§ What is being asked:
Format the lines below as a numbered list, leaving out any blank lines.

§ Information shown:
>> Start

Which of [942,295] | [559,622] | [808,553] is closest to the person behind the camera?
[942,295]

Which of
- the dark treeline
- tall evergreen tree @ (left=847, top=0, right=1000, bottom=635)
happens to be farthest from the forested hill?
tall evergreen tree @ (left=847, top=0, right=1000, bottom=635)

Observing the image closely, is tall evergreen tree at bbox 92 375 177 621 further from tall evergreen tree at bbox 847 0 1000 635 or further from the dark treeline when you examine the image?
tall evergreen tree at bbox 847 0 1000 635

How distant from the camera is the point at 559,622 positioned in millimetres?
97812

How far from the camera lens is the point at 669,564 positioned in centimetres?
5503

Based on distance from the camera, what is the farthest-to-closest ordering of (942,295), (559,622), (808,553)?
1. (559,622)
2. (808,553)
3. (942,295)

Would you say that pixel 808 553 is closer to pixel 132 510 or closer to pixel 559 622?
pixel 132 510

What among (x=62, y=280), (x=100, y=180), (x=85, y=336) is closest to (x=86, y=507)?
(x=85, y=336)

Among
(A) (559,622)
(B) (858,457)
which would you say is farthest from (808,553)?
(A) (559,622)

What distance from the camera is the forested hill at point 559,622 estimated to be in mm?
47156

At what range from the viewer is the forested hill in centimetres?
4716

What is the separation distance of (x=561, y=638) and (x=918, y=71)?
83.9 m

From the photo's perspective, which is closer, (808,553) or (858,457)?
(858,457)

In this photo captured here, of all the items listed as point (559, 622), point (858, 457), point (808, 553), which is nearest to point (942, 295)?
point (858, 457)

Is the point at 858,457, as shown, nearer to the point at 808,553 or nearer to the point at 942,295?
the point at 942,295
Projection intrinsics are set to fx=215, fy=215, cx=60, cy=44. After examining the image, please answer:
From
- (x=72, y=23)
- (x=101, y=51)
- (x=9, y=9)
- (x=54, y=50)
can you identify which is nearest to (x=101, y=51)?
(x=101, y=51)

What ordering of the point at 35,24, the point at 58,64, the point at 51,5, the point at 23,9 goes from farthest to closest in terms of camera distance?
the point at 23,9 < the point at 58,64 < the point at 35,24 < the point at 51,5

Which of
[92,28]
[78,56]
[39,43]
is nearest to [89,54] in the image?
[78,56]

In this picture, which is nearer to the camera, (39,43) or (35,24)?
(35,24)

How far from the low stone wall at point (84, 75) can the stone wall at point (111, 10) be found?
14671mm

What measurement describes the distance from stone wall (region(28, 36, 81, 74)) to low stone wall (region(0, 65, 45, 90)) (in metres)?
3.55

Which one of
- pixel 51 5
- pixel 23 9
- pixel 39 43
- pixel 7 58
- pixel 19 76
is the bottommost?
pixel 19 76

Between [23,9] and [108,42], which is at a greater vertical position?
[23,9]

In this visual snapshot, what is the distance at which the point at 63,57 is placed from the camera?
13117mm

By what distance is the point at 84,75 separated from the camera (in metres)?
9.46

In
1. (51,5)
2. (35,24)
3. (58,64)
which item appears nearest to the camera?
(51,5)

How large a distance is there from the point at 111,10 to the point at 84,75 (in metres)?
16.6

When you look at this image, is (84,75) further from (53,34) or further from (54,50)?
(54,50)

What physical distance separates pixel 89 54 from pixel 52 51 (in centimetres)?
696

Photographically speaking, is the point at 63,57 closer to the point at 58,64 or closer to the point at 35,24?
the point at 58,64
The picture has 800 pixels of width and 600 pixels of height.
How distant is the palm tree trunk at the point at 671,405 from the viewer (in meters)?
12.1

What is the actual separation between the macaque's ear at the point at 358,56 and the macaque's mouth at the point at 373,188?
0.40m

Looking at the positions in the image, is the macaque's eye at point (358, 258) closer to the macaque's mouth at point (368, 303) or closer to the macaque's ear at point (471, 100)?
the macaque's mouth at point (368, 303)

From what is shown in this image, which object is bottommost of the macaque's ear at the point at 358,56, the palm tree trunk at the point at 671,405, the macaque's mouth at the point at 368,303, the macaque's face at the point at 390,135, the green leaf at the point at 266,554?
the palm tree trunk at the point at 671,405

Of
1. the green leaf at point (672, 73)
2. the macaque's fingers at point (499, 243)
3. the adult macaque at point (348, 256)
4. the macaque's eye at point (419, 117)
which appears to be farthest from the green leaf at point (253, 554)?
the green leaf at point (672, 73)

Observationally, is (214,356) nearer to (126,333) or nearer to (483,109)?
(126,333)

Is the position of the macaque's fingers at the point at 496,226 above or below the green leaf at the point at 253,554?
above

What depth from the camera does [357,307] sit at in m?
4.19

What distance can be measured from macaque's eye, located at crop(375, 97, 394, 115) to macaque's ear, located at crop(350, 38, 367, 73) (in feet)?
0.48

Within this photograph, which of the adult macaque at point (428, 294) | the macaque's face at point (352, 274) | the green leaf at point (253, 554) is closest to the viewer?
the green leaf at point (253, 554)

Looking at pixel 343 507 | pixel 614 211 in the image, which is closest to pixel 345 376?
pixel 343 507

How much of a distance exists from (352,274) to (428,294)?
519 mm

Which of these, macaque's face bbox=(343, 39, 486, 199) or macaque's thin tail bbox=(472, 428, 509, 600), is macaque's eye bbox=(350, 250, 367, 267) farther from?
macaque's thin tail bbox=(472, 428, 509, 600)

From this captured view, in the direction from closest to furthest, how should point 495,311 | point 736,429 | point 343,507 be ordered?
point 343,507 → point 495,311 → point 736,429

>> End

§ Written response:
1. Which of [942,295] | [559,622] | [808,553] is closest to the person behind the camera?
2. [942,295]
3. Which of
4. - the dark treeline
5. - tall evergreen tree @ (left=847, top=0, right=1000, bottom=635)
6. happens to be farthest from the forested hill?
7. tall evergreen tree @ (left=847, top=0, right=1000, bottom=635)
8. Observing the image closely, is tall evergreen tree at bbox 92 375 177 621 further from tall evergreen tree at bbox 847 0 1000 635 or further from the dark treeline when you examine the image?
9. tall evergreen tree at bbox 847 0 1000 635
10. How distant from the camera is the point at 559,622 positioned in millimetres?
11. 97812
12. How far from the camera lens is the point at 669,564 positioned in centimetres?
13. 5503
14. Based on distance from the camera, what is the farthest-to-closest ordering of (942,295), (559,622), (808,553)?
15. 1. (559,622)
16. 2. (808,553)
17. 3. (942,295)
18. Would you say that pixel 808 553 is closer to pixel 132 510 or closer to pixel 559 622?
19. pixel 132 510
20. What among (x=62, y=280), (x=100, y=180), (x=85, y=336) is closest to (x=86, y=507)?
21. (x=85, y=336)
22. Among
23. (A) (559,622)
24. (B) (858,457)
25. which would you say is farthest from (808,553)?
26. (A) (559,622)
27. What distance from the camera is the forested hill at point 559,622 estimated to be in mm?
28. 47156
29. At what range from the viewer is the forested hill in centimetres?
30. 4716
31. What is the separation distance of (x=561, y=638) and (x=918, y=71)?
32. 83.9 m
33. From the photo's perspective, which is closer, (808,553) or (858,457)?
34. (858,457)
35. In this photo captured here, of all the items listed as point (559, 622), point (858, 457), point (808, 553), which is nearest to point (942, 295)?
36. point (858, 457)
37. Is the point at 858,457, as shown, nearer to the point at 808,553 or nearer to the point at 942,295?
38. the point at 942,295
39. Projection intrinsics are set to fx=215, fy=215, cx=60, cy=44. After examining the image, please answer:
40. From
41. - (x=72, y=23)
42. - (x=101, y=51)
43. - (x=9, y=9)
44. - (x=54, y=50)
45. can you identify which is nearest to (x=101, y=51)?
46. (x=101, y=51)
47. What ordering of the point at 35,24, the point at 58,64, the point at 51,5, the point at 23,9 goes from farthest to closest in terms of camera distance?
48. the point at 23,9 < the point at 58,64 < the point at 35,24 < the point at 51,5
49. Which of
50. [92,28]
51. [78,56]
52. [39,43]
53. is nearest to [89,54] in the image?
54. [78,56]
55. In this picture, which is nearer to the camera, (39,43) or (35,24)?
56. (35,24)
57. How far from the low stone wall at point (84, 75) can the stone wall at point (111, 10) be found?
58. 14671mm
59. What measurement describes the distance from stone wall (region(28, 36, 81, 74)) to low stone wall (region(0, 65, 45, 90)) (in metres)?
60. 3.55
61. Which one of
62. - pixel 51 5
63. - pixel 23 9
64. - pixel 39 43
65. - pixel 7 58
66. - pixel 19 76
67. is the bottommost?
68. pixel 19 76
69. Between [23,9] and [108,42], which is at a greater vertical position?
70. [23,9]
71. In this visual snapshot, what is the distance at which the point at 63,57 is placed from the camera?
72. 13117mm
73. By what distance is the point at 84,75 separated from the camera (in metres)?
74. 9.46
75. In
76. 1. (51,5)
77. 2. (35,24)
78. 3. (58,64)
79. which item appears nearest to the camera?
80. (51,5)
81. How large a distance is there from the point at 111,10 to the point at 84,75 (in metres)?
82. 16.6
83. When you look at this image, is (84,75) further from (53,34) or further from (54,50)?
84. (54,50)
85. What physical distance separates pixel 89 54 from pixel 52 51 (in centimetres)?
86. 696
87. Photographically speaking, is the point at 63,57 closer to the point at 58,64 or closer to the point at 35,24?
88. the point at 58,64
89. The picture has 800 pixels of width and 600 pixels of height.
90. How distant is the palm tree trunk at the point at 671,405 from the viewer (in meters)?
91. 12.1
92. What is the actual separation between the macaque's ear at the point at 358,56 and the macaque's mouth at the point at 373,188?
93. 0.40m
94. Looking at the positions in the image, is the macaque's eye at point (358, 258) closer to the macaque's mouth at point (368, 303) or closer to the macaque's ear at point (471, 100)?
95. the macaque's mouth at point (368, 303)
96. From what is shown in this image, which object is bottommost of the macaque's ear at the point at 358,56, the palm tree trunk at the point at 671,405, the macaque's mouth at the point at 368,303, the macaque's face at the point at 390,135, the green leaf at the point at 266,554?
97. the palm tree trunk at the point at 671,405
98. Of
99. 1. the green leaf at point (672, 73)
100. 2. the macaque's fingers at point (499, 243)
101. 3. the adult macaque at point (348, 256)
102. 4. the macaque's eye at point (419, 117)
103. which appears to be farthest from the green leaf at point (253, 554)?
104. the green leaf at point (672, 73)
105. Observationally, is (214,356) nearer to (126,333) or nearer to (483,109)?
106. (126,333)
107. Is the position of the macaque's fingers at the point at 496,226 above or below the green leaf at the point at 253,554?
108. above
109. What depth from the camera does [357,307] sit at in m?
110. 4.19
111. What distance can be measured from macaque's eye, located at crop(375, 97, 394, 115) to macaque's ear, located at crop(350, 38, 367, 73) (in feet)?
112. 0.48
113. Within this photograph, which of the adult macaque at point (428, 294) | the macaque's face at point (352, 274) | the green leaf at point (253, 554) is closest to the viewer?
114. the green leaf at point (253, 554)
115. Looking at pixel 343 507 | pixel 614 211 in the image, which is closest to pixel 345 376?
116. pixel 343 507
117. How much of a distance exists from (352,274) to (428,294)?
118. 519 mm
119. Which of these, macaque's face bbox=(343, 39, 486, 199) or macaque's thin tail bbox=(472, 428, 509, 600), is macaque's eye bbox=(350, 250, 367, 267) farther from?
120. macaque's thin tail bbox=(472, 428, 509, 600)
121. From this captured view, in the direction from closest to furthest, how should point 495,311 | point 736,429 | point 343,507 be ordered?
122. point 343,507 → point 495,311 → point 736,429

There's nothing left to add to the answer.